Again, I was guided by nostalgia in selecting the Fastwitch, but running is all about embracing the things that make you tick… well that’s what I tell myself anyway!!! Prior to my spell as a Brooks athlete I was racing in the Fastwitch 3 throughout 2008/09; I still have them, saved and preserved in a smelly “cupboard of fame” with some other sentimental models!
Having been such a big fan of the earlier version, would I be in for a big let down? It’s something I felt when I bought The Verve’s comeback album a few years ago and any fans of Star Wars have probably felt this way for over a decade, but, back to running… I’m happy to report that the shoe is actually an improvement! The weight seems fairly similar, however, the upper is far more comfortable, there’s less stitching on the upper with more bonded seams (FlexFilm), thus further reducing the risk of discomfort. There’s also considerably more forefoot cushioning, but with a lightweight EVA material (SSL EVA) and 4mm heel-to-toe offset, the shoe is still low profile and responsive. Another feature that saves weight (also in my old pair) is the drainage holes, making the shoes more breathable, or as we find up North, they dry quicker when wet!

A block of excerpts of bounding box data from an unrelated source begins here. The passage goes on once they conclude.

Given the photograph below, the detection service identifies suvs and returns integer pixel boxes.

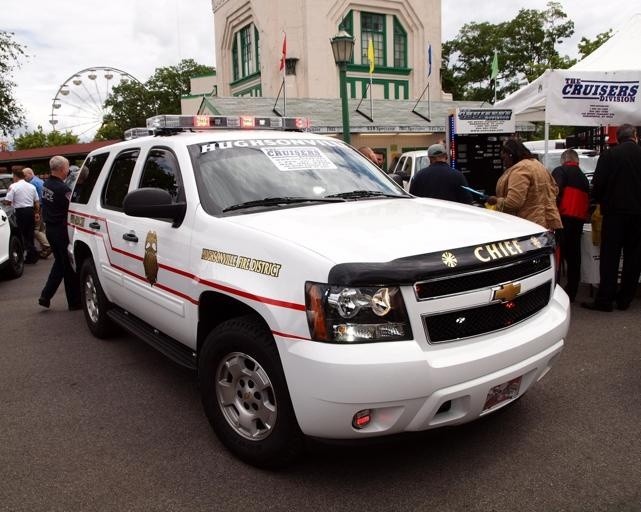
[64,112,578,461]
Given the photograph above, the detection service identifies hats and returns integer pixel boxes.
[427,144,448,158]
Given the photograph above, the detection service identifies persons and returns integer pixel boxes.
[3,165,51,264]
[38,156,86,310]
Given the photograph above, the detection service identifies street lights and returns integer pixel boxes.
[327,21,357,146]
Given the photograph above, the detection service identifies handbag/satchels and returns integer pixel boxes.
[590,208,604,248]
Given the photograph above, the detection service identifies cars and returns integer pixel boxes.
[387,136,610,196]
[0,167,78,285]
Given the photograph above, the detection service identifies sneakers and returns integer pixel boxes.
[68,303,83,312]
[39,297,51,309]
[618,295,634,310]
[581,301,614,312]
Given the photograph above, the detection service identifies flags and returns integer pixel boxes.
[427,47,433,77]
[366,36,375,75]
[491,53,499,81]
[279,33,289,71]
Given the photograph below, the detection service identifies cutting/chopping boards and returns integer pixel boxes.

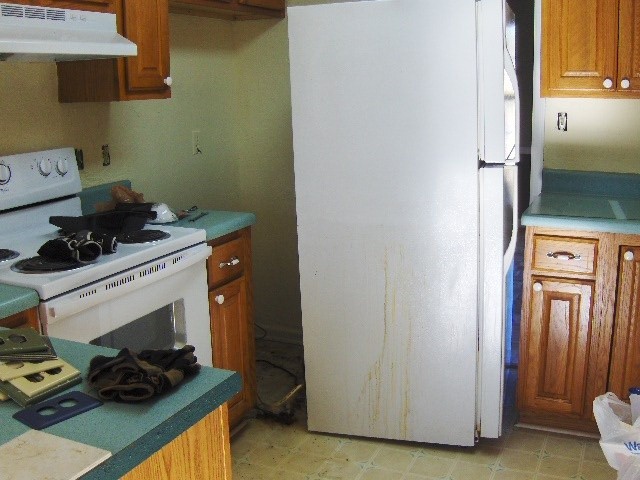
[0,428,111,476]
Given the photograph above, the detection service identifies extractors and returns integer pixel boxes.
[0,0,138,64]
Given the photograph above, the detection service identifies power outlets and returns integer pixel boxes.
[194,132,203,159]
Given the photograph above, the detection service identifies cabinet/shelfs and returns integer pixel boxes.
[607,230,640,403]
[522,229,601,429]
[542,2,639,101]
[58,1,173,102]
[211,220,259,442]
[8,312,38,333]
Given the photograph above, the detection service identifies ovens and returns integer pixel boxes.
[39,242,215,368]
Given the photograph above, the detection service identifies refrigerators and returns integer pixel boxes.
[286,0,522,448]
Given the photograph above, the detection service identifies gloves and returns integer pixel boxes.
[89,345,200,400]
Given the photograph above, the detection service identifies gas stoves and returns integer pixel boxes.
[0,222,172,276]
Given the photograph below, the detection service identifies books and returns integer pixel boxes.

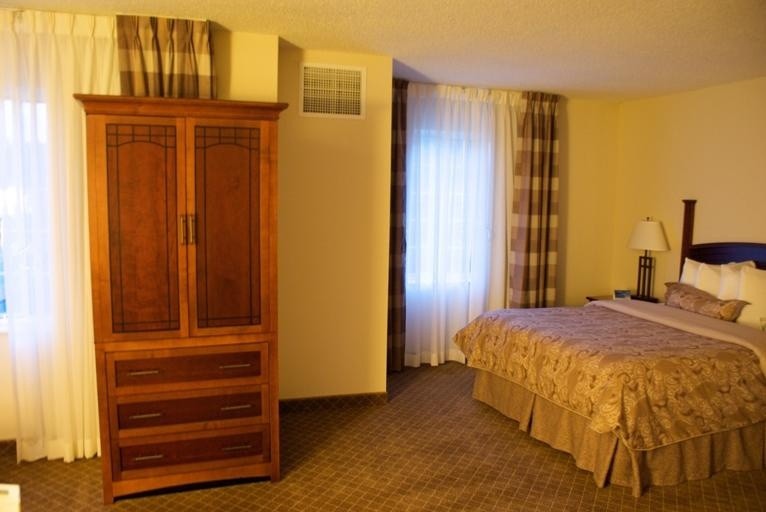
[612,287,633,301]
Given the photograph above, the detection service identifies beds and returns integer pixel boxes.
[476,199,766,488]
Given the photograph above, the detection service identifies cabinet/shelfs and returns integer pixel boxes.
[72,93,289,504]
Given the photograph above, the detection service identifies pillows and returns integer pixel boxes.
[663,257,766,333]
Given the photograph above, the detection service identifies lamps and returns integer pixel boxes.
[626,217,670,304]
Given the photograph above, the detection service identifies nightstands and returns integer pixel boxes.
[585,294,613,304]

As a marathon runner with a less than perfect gait, the support in the medial arch is very useful. Whilst I can race in very lightweight shoes in shorter distances, I find that the onset of muscle pains, joint aches and stiffness creeps in beyond half marathon distances. Though it’s only mild support, this is adequate enough for most people as far as race shoes go, the upper also has reinforced overlays around the mid-foot, meaning that when you lace them up properly they secure the foot in the shoe.
I have used this pair for a few weeks now and it has been my shoe of choice for hard runs, progression runs and now that I’m well into my thirties, I also have to use them for track sessions now that I can’t hack it in spikes! If there is one slight criticism, it’s that the tongue does move ever so slightly, but I’ve had no problem from this at all, even on my progression runs over 20 miles.
To summarise, if you want a solid and sturdy race shoe for distances of 10k upwards then this would be a perfect choice. It would also make a great “first time” race shoe for those used to heavier mileage footwear, as it’s not as harsh as the more stripped down Brooks T7 (my favourite shorter distance racer) or Saucony Type A.